## BEGIN GIVEN INFORMATION

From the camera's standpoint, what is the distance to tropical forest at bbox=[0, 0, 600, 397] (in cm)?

## END GIVEN INFORMATION
## BEGIN GIVEN INFORMATION

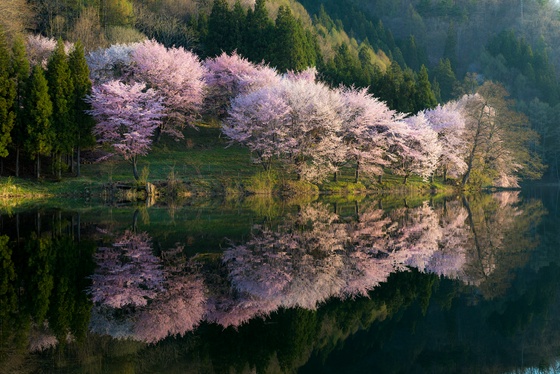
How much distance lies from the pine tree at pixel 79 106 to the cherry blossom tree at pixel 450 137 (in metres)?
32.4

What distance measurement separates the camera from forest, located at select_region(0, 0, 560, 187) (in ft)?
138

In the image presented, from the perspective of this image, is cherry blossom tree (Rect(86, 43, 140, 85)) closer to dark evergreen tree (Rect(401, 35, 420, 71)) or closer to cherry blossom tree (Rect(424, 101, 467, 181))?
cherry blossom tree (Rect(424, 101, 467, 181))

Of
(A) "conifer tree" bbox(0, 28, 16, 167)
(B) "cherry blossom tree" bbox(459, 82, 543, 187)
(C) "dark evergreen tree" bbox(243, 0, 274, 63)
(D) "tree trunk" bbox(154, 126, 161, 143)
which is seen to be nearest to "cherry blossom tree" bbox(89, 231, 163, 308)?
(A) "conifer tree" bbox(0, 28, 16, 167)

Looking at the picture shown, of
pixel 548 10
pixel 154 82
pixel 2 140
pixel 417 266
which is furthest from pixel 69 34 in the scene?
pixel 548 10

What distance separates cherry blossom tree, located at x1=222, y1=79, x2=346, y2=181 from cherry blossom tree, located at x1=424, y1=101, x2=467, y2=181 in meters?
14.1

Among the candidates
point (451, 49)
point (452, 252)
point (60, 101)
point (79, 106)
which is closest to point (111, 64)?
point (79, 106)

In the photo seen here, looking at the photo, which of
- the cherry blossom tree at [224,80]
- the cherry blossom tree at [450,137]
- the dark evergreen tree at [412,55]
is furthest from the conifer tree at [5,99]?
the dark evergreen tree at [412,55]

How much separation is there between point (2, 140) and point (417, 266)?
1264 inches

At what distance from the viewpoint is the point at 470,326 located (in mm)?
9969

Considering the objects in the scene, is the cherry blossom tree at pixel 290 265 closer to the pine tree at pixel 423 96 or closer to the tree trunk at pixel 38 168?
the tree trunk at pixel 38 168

## END GIVEN INFORMATION

§ WRITTEN INSTRUCTION: Show each line of the listing above that contains the string "dark". Case counts.

§ FINAL ANSWER:
In the image presented, from the perspective of this image, is cherry blossom tree (Rect(86, 43, 140, 85)) closer to dark evergreen tree (Rect(401, 35, 420, 71)) or closer to cherry blossom tree (Rect(424, 101, 467, 181))?
(C) "dark evergreen tree" bbox(243, 0, 274, 63)
- the dark evergreen tree at [412,55]
the dark evergreen tree at [412,55]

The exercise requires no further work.